Category Archives: 解雇

解雇323 就業規則が存在しない場合でも懲戒解雇できる?(労務管理・顧問弁護士@静岡)

おはようございます。 今週も一週間お疲れさまでした。

今日は、懲戒解雇と就業規則の存在に関する裁判例を見てみましょう。

JFS事件(大阪地裁令和元年10月15日・労判ジャーナル95号26頁)

【事案の概要】

本件は、Y社の元従業員Xが、Y社と雇用契約を締結し稼働していたところ、Y社から懲戒解雇されたが、同解雇は無効であるとして、地位確認、未払賃金等の支払を求めた事案である。

【裁判所の判断】

解雇無効

【判例のポイント】

1 本件契約の性質について、c専務が、Y社の規程として研修期間があるので、役員の場合は給料が45万円だがそれより5万円アップの50万円で、3か月だけは様子は見よう、それでだめなときは契約しませんよという話をXにしたこと等から、「3か月」というのは、試用期間であり、Y社代表者が、平成29年12月28日に、Y社訴訟代理人に対し、Xに対する解雇通知を出してほしいと相談し、その意を受けて、Y社訴訟代理人が、Xに対し、「誓約書(入社時)」に違反したことを理由とする懲戒解雇の意思表示として本件内容証明郵便1を送付したこと、以上の点を併せみれば、Y社代表者自身の認識及び行動に基づいてみても、XとY社との間の本件契約は、試用期間付き雇用契約であるとみるほかない

2 使用者が労働者を懲戒するには、あらかじめ就業規則において懲戒の種別及び事由を定めておくことを要するところ、Y社が、Xに対し、懲戒解雇の意思表示をした当時、Y社に就業規則が存在しなかったことについては当事者間に争いがないから、Y社のXに対する平成29年12月28日付け及び平成30年2月9日付けの懲戒解雇の意思表示は、いずれも懲戒権の根拠を欠き、無効というべきであるから、Xの地位確認請求は理由がある。

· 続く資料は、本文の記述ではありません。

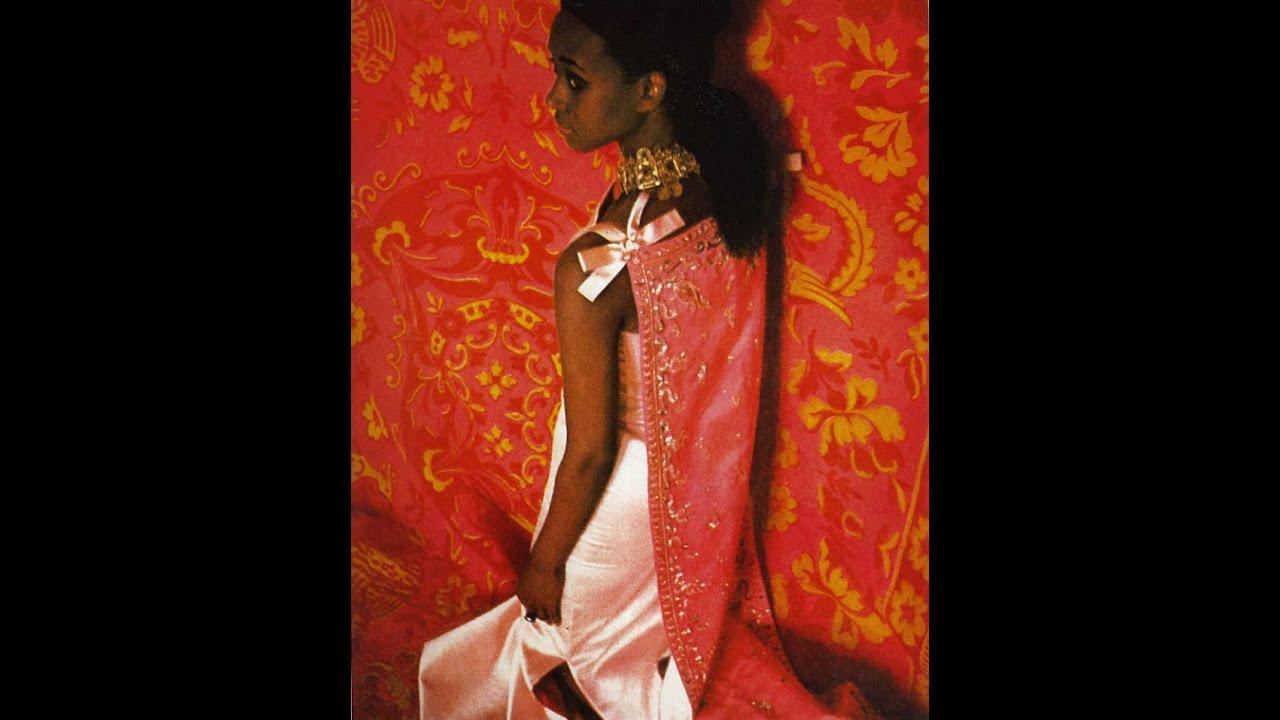 Princess Elizabeth of Toro - Alchetron, the free social encyclopedia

前記判例のポイント2は、初歩中の初歩のレベルの話です。

しっかり、顧問弁護士・顧問社労士の指導の下で労務管理をしましょう。

解雇322 中途採用従業員の本採用拒否の適法性判断方法(労務管理・顧問弁護士@静岡)

おはようございます。

今日は、中途採用のアナリストに対する本採用拒否の適法性に関する裁判例を見てみましょう。

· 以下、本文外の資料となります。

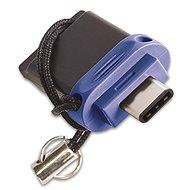 VERBATIM Store & Go Dual Drive 64 GB - USB Stick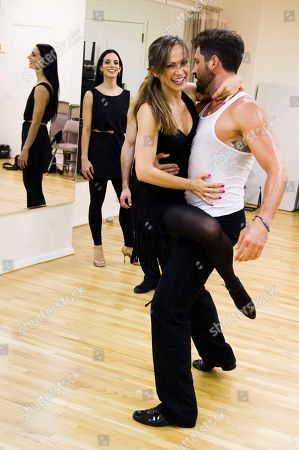 """Dancing with the Stars professional dancers Karina Smirnoff and Maksim Chmerkovskiy rehearse in front of cast member Victoria Galoto for the upcoming Broadway show """"Forever Tango"""" on in New York"""
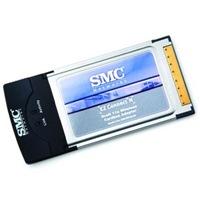Smc2835w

ゴールドマン・サックス・ジャパン・ホールディングス事件(東京地裁平成31年2月25日・労判1212号69頁)

【事案の概要】

本件は、Y社と期間の定めのない労働契約を締結してその労働に従事していた労働者であるXが、使用者であるY社がXを解雇したこと(主位的には試用期間の満了に伴う普通解雇であり、予備的には事業の縮小等に伴う普通解雇である。)について、客観的に合理的な理由を欠き、社会通念上相当であると認められない場合に当たり、無効である旨を主張して、Y社に対し、労働契約上の権利を有する地位に在ることの確認並びに当該解雇の後に生ずるバックペイとしての未払賃金+遅延損害金の各支払を求めた事案である。

【裁判所の判断】

請求棄却

【判例のポイント】

1 Xは、いわゆる大学新卒者の新規採用等とは異なり、その職務経験歴等を生かした業務の遂行が期待され、Y社の求める人材の要件を満たす経験者として、いわば即戦力として採用されたものと認めるのが相当であり、かつ、Xもその採用の趣旨を理解していたものというべきである。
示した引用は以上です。